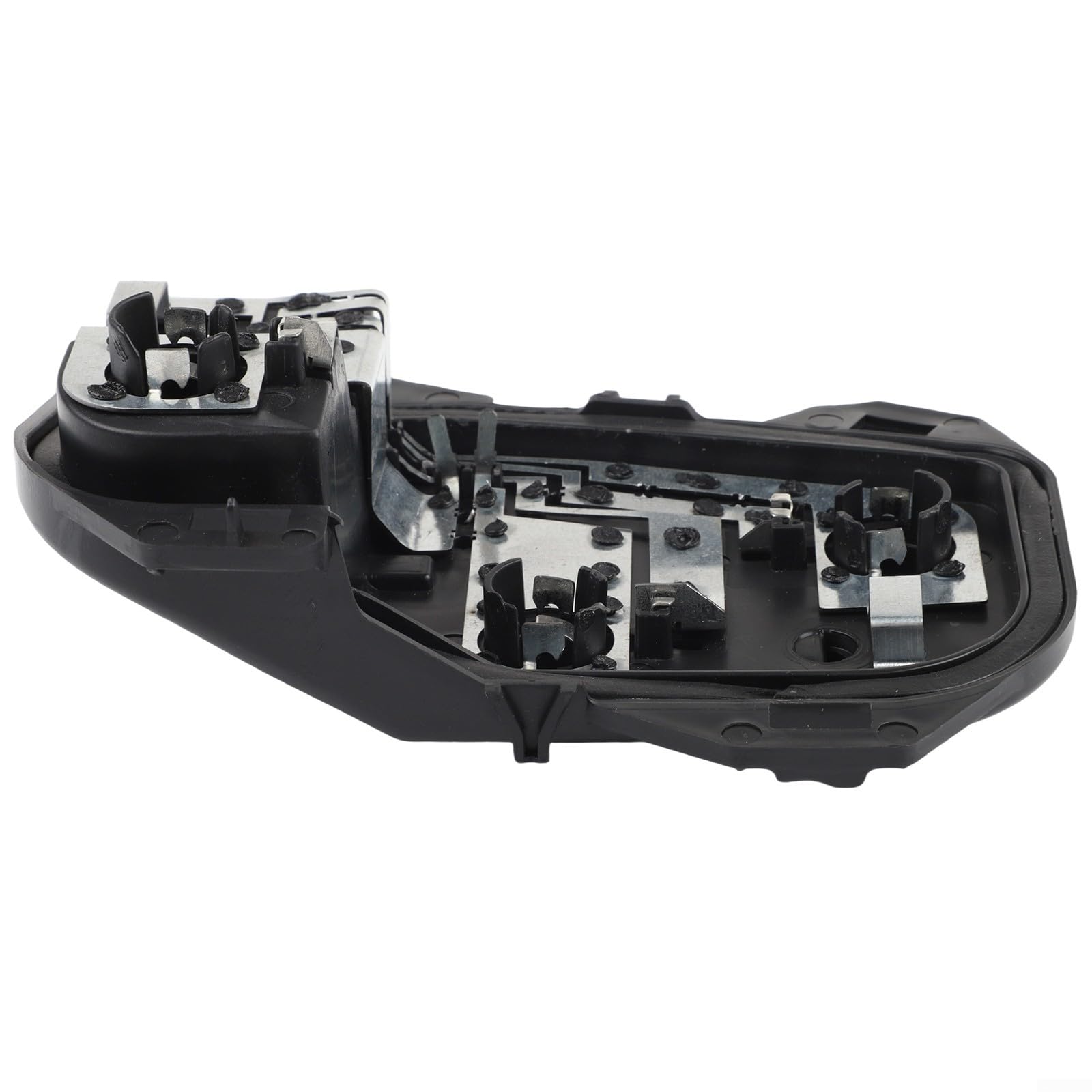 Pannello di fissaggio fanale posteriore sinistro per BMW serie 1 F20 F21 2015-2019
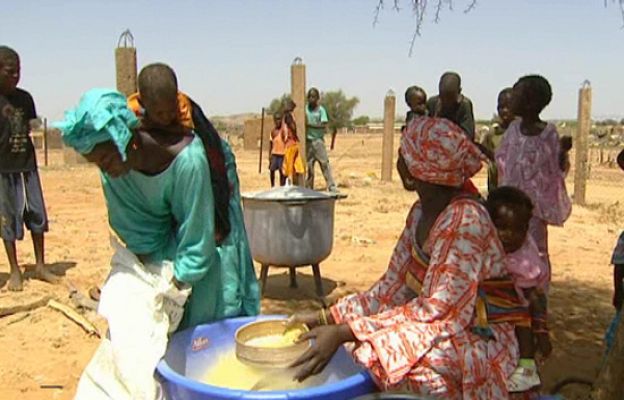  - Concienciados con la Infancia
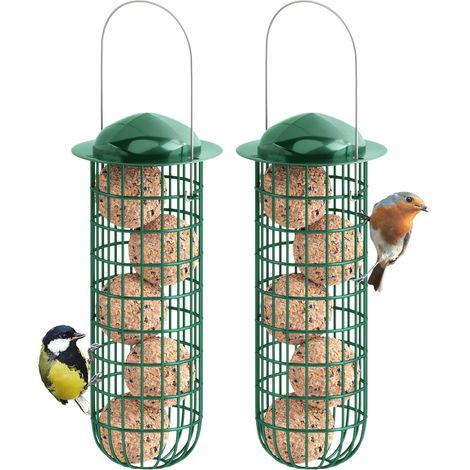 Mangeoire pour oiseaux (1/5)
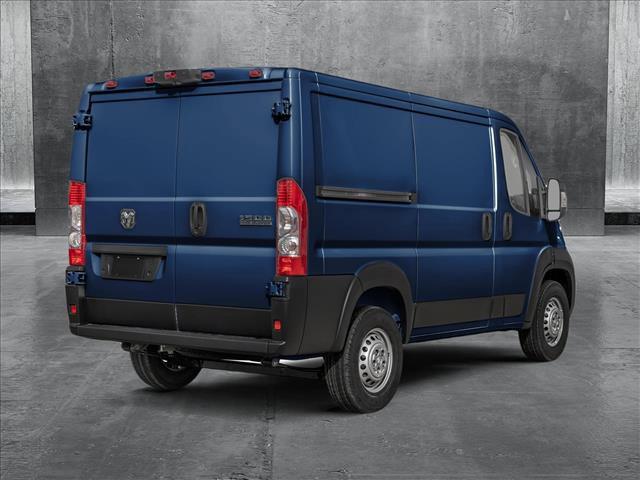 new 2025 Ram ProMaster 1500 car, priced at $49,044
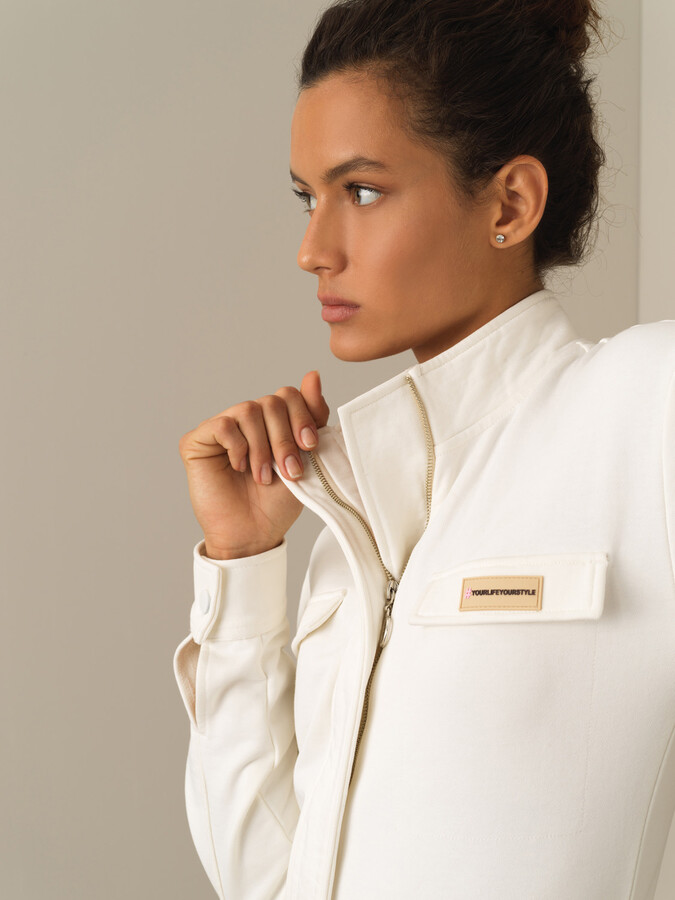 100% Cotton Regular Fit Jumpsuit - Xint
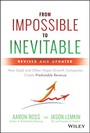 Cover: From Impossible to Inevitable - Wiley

--*--

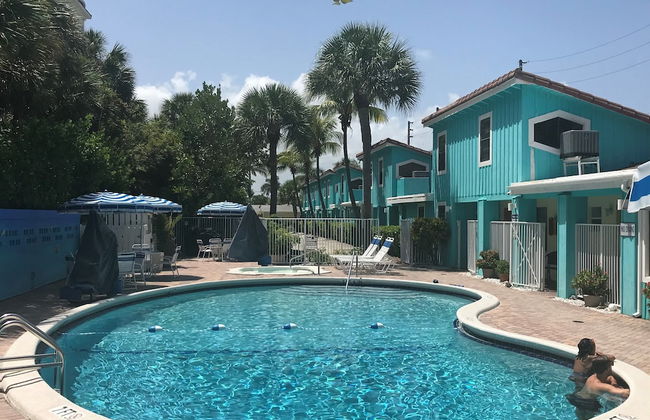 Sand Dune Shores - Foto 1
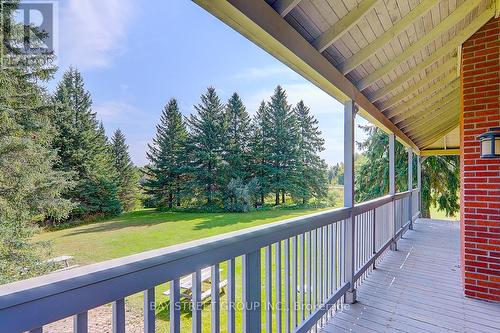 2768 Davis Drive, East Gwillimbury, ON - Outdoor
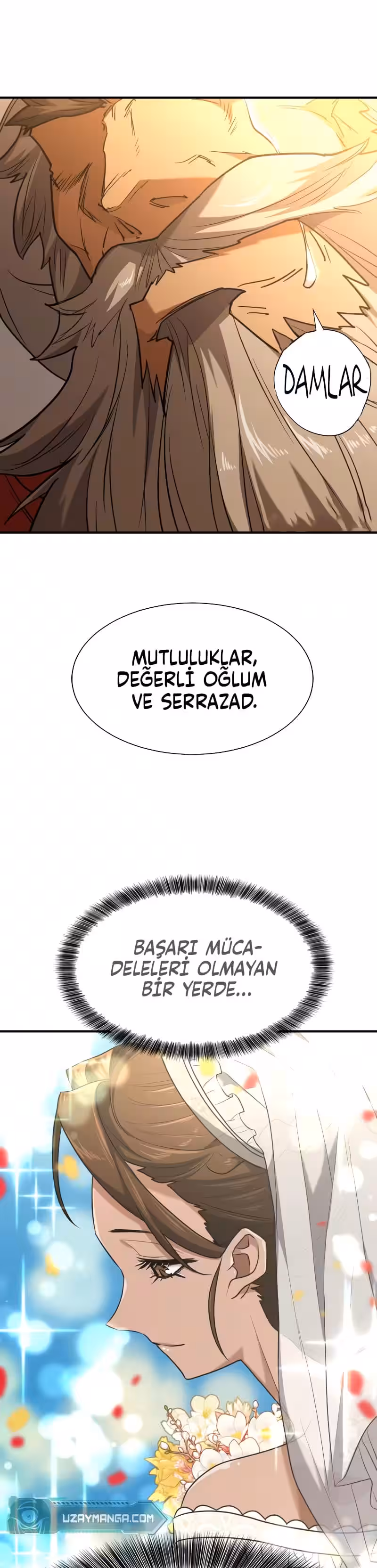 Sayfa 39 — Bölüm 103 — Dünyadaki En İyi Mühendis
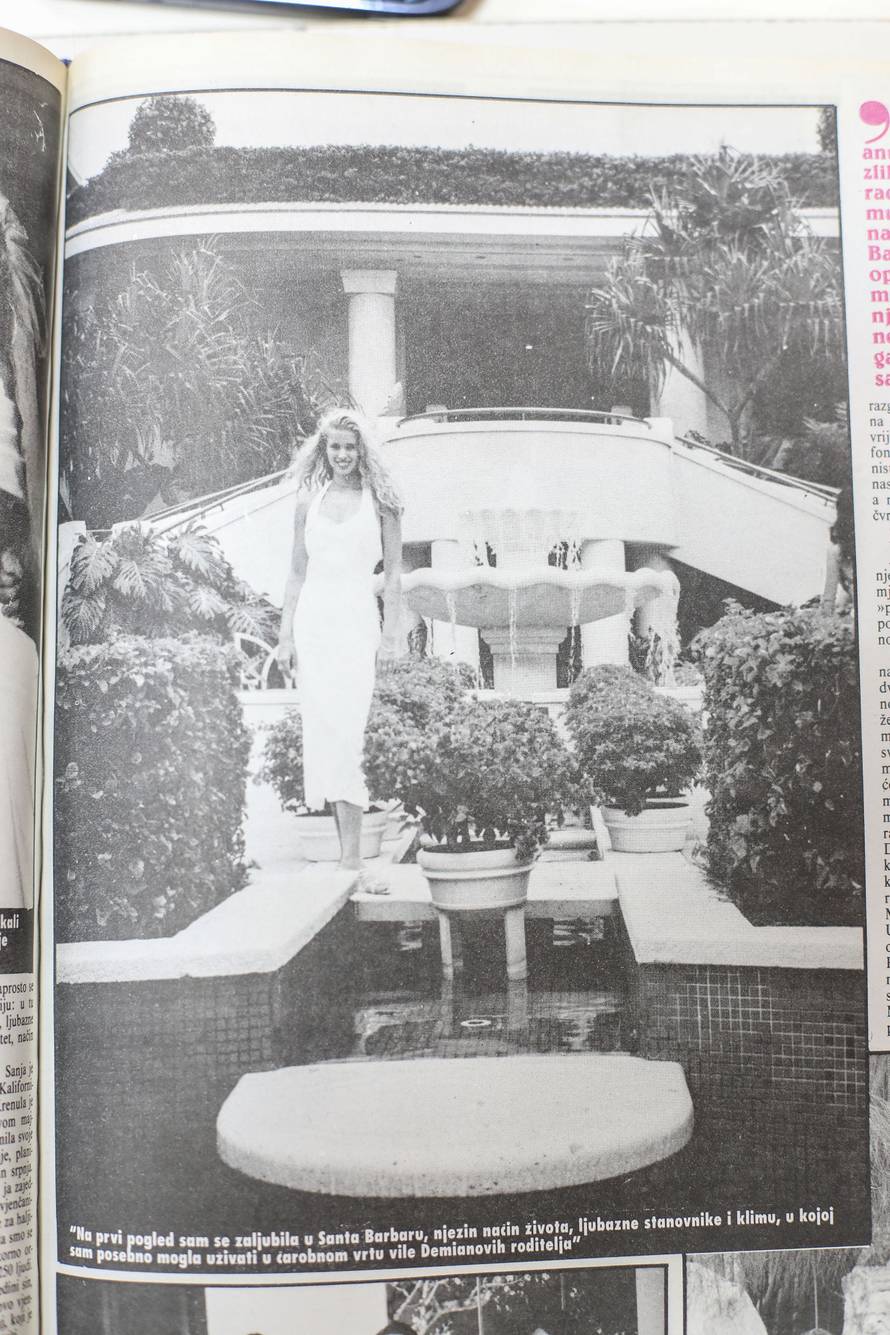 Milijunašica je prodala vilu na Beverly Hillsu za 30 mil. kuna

--*--

> TASK PROMPT:
Swap "Outdoor" for "Indoor" in the records from the line with "Sand Dune Shores - Foto 1" to the line with "Milijunašica je prodala", and write those lines out again with nothing else changed. Leave the pictures out.

> RESPONSE:
 Sand Dune Shores - Foto 1
 2768 Davis Drive, East Gwillimbury, ON - Indoor
 Sayfa 39 — Bölüm 103 — Dünyadaki En İyi Mühendis
 Milijunašica je prodala vilu na Beverly Hillsu za 30 mil. kuna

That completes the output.